Okay. My first thoughts are these, and if you are interested, take them to heart.
First, classify it as one genre. Make it a Mystery. Limit the horror aspect, because creepy is always more suspenseful than just yucky murder and death everywhere. And romance is easy to write. You just have to throw in little hints every once in a while. Innuendo is the most powerful way to write romance, because it leaves a lot to the imagination. And people can be VERY dirty minded.
Also, you might want to change the profession of the lead character. “Journalist” is kinda odd, because newspapers are fading away as a form of media. He’d have to be a web-journalist, or a TV Journalist. If you don’t have your heart set on Journalism as a profession, you might consider making him a professor at a college (if he’s an older gentleman) or if it’s a younger man, make him a student doing an honors project over the summer, or a graduate student working on a Ph.D. for Psychology, doing a study on this Psychiatrist’s “Life’s Work.” Something like that. Academic people are usually much more interested in psychological experiments than journalists (unless he works for the National Inquirer). Fringe Science, ghosts, things like that, they make more of a dramatic impact on characters that are educated, and KNOW that there’s no such thing as ghosts.
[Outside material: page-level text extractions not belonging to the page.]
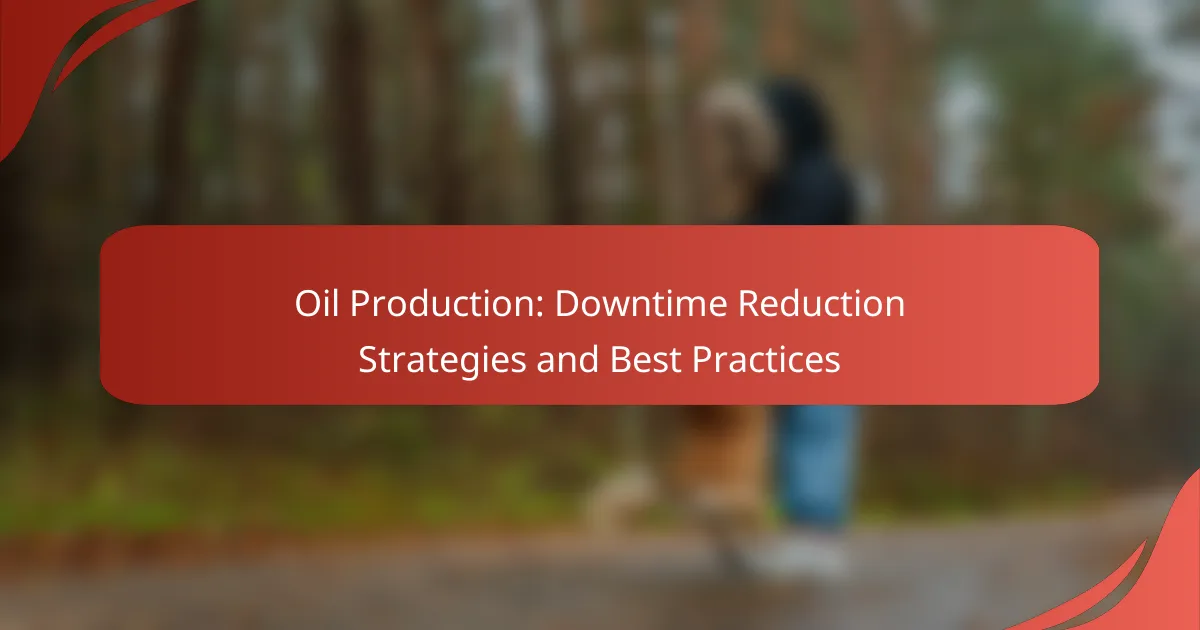 Oil Production: Downtime Reduction Strategies and Best Practices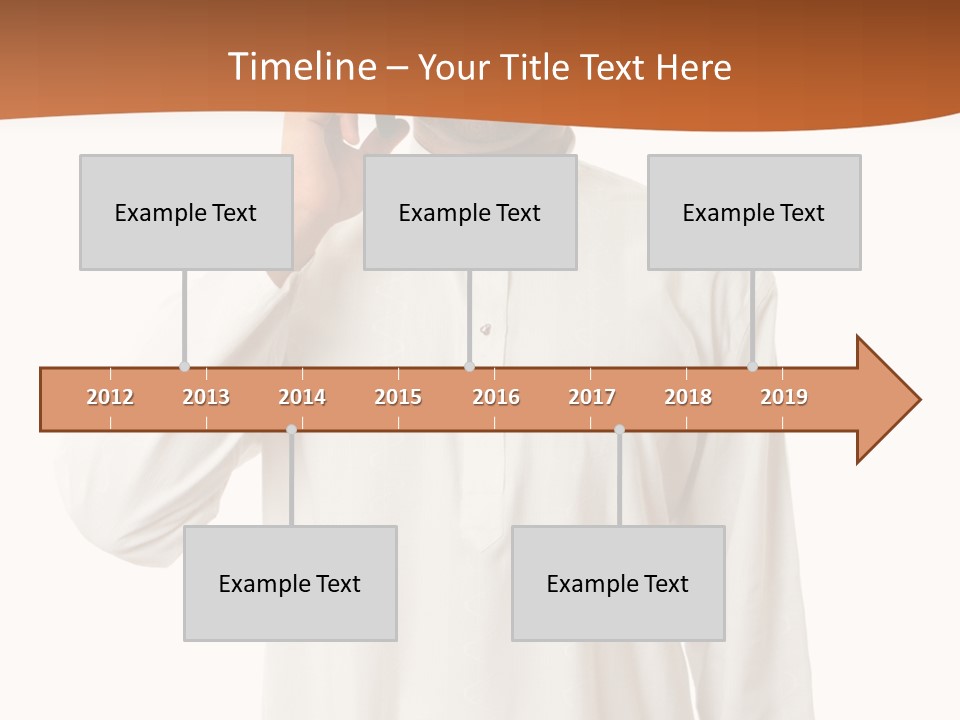 Timeline – Your Title Text Here

Example Text

Example Text

Example Text

2012 2013 2014 2015 2016 2017 2018 2019

Example Text

Example Text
I love the flow of the plot, where you have a murder, some “searching for exits” time where people are confused. You might want to make them pair off using the Buddy System, and that’s how your protagonist and the leading lady first get to know each other.
As optional suggestions, you might want to make the first body they find a “random” body. As in, he’s not part of the core group of characters. And you could make it so that later on, this dead guy that they found is the “mysterious” person helping out the heroes. Kinda like a powerful ghost that is protecting them from the evil doctor.